PART II  OTHER INFORMATION

ITEM 1.           LEGAL PROCEEDINGS.

         On November 13, 2003, Patrick Grant, an ex-employee, filed a lawsuit in
the Circuit Court of Cook County, Illinois against us, WaterSavr Global
Solutions Inc. ("WGS"), our wholly-owned subsidiary, and Daniel B. O'Brien, our
Chief Executive Officer. The plaintiff claims damages for breach of contract,
tortious interference with an agreement and various wrongful discharge claims.
The plaintiff seeks monetary damages in excess of $1,020,000 for the breach of
contract and tortious interference claims and unspecified compensatory and
punitive damages in the wrongful discharge claims. The


                                       21

parties completed mandatory mediation ordered by the Circuit Court and will next
appear in court for case management, at which time the court will set discovery
deadlines. We consider the case to be without merit and are planning to dispute
the matter vigorously. In addition, we intend to file counterclaims against the
plaintiff for failure to repay financial obligations owed to us of almost
$40,000, as well as unspecified damages arising out of the plaintiff's
disclosure of confidential information to a client during his employment at WGS.
No amounts have been recorded as receivable and no accrual has been made for any
loss in our consolidated financial statements as the outcome of the claim filed
by the plaintiff is not determinable.

         On May 1, 2003, we filed a lawsuit in the Supreme Court of British
Columbia, Canada, against John Wells and Equity Trust, S.A., seeking the return
of 100,000 shares of our common stock and the repayment of a $25,000 loan, which
were provided to defendants for investment banking services consisting of
securing a $5 million loan and a $25 million stock offering. Such services were
not performed and in the proceeding we seek the return of such shares after
defendants' failure to both return the shares voluntarily and repay the note. On
May 7, 2003, we obtained an injunction freezing the transfer of the shares. On
May 24, 2004, there was a hearing on defendants' motion to set aside the
injunction, which motion was denied by the trial court on May 29, 2004. On the
date of issuance, the share transaction was recorded as shares issued for
services at fair market value, a value of $0.80 per share. No amounts have been
recorded as receivable in our consolidated financial statements as the outcome
of this claim is not determinable.

         On May 28, 2004, Sun Solar Energy Technologies, Inc. ("Sun Solar"),
filed a lawsuit in the Federal Court of Canada, against us, Flexible Ltd., and
Mr. O'Brien. Sun Solar is seeking: (a) a declaration that the trademark
"Tropical Fish" is available for use by Sun Solar; (b) injunctive relief against
further use of the "Tropical Fish" trademark by us; and (c) monetary damages
exceeding $7,000,000 for the alleged infringement by us, Flexible Ltd. and Mr.
O'Brien of the "Tropical Fish" trademark, as well as any other "confusingly
similar trademarks" or proprietary trade dresses. On August 9, 2004, we filed
our defenses and filed a counterclaim against Sun Solar. The counterclaim seeks:
(x) injunctive relief against further use of the "Tropical Fish" trademark by
Sun Solar; (y) a declaration that the "Tropical Fish" trademark is owned by us,
or, in the alternative, is not distinctive and should be struck from the
trademark registry; and (z) monetary damages exceeding $50,000. The parties have
completed documentary discovery and examinations for discovery of all parties.
No amounts have been recorded as receivable in the Company's consolidated
financial statements and no amounts have been accrued as potential losses as the
outcome of this claim is not determinable.
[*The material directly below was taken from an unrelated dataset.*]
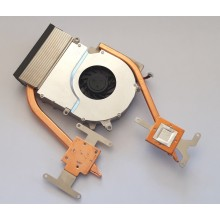 Chlazení 13GNI41AM020-1 + ventilátor KFB0505HHA z Asus F3T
         On July 23, 2004, the Company filed a breach of contract suit in the
Circuit Court of Cook County, Illinois against Tatko. The action arises out of a
joint product development agreement entered into between the Company and Tatko
in which the Company agreed to invest $10,000 toward the product development
venture and granted to Tatko 100,000 shares of the Company's restricted common
stock. In return, Tatko granted the Company a five-year option to purchase 20%
of Tatko's outstanding capital stock. Tatko has since refused to collaborate on
the agreement and the Company seeks declaratory relief stating that Tatko is not
entitled to the 100,000 shares of the Company's restricted common stock. The
litigation is still pending at this time.
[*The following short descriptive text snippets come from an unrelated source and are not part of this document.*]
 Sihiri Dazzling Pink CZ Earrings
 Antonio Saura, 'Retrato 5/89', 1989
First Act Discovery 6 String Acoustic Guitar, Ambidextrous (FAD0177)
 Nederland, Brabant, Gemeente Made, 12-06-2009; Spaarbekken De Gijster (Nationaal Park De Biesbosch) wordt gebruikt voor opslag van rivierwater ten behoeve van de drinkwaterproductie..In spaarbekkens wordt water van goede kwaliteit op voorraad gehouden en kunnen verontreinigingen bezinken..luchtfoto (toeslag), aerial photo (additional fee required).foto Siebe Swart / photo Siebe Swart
         In addition, Tatko filed its own suit on September 24, 2004 in the
Circuit Court of Cook County, Illinois seeking declaratory relief of its
entitlement to the Company's restricted common stock. On May 23, 2005, the Tatko
suit was dismissed with prejudice by the Circuit Court. No amounts have been
recorded as receivable in the Company's consolidated financial statements and no
amount has been accrued as a loss as the outcome of the claim against Tatko is
not determinable.

         On January 12, 2005, we filed a lawsuit in the Court of the Queen's
Bench of Alberta, in which our subsidiary, Flexible Ltd., is inter-provincially
registered. We are seeking indeterminate damages resulting from a breach of
contract by Calgary Diecast Corporation ("CDC"). The contract at issue was


                                       22

never completed and our raw materials remain in the possession of CDC. On April
25, 2005, the court ordered a judgment in our favor in the amount of $47,495 and
we intend to collect on this judgment using all available means.
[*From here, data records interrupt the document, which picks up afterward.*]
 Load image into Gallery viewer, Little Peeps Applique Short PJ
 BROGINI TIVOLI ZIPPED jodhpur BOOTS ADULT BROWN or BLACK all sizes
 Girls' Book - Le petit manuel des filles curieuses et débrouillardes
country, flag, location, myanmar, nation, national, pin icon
ITEM 2.           UNREGISTERED SALES OF EQUITY SECURITIES AND USE OF PROCEEDS.

         None.

ITEM 3.           DEFAULTS UPON SENIOR SECURITIES.

         None.

ITEM 4.           SUBMISSION OF MATTERS TO A VOTE OF SECURITY HOLDERS.

         None.

ITEM 5.           OTHER INFORMATION.

         None.

ITEM 6.           EXHIBITS.

         The following exhibits are attached hereto and filed herewith:

NUMBER                               DESCRIPTION
------                               -----------
3.1      Amended and Restated Certificate of Incorporation of the registrant.
         (1)
3.2      Bylaws of the registrant. (1)
31.1     Certification of Principal Executive Officer Pursuant to ss.302 of the
         Sarbanes-Oxley Act of 2002.*
31.2     Certification of Principal Financial Officer Pursuant to ss.302 of the
         Sarbanes-Oxley Act of 2002.*
32.1     Certification of Principal Executive Officer Pursuant to 18 U.S.C.
         ss.1350 and ss.906 of the Sarbanes-Oxley Act of 2002.*
32.2     Certification of Principal Financial Officer Pursuant to 18 U.S.C.
         ss.1350 and ss.906 of the Sarbanes-Oxley Act of 2002.*

--------------
         *        Filed herewith.

         (1) Incorporated by reference to the registrant's Registration
Statement on Form 10-SB (SEC File. No. 000-29649) filed February 22, 2000.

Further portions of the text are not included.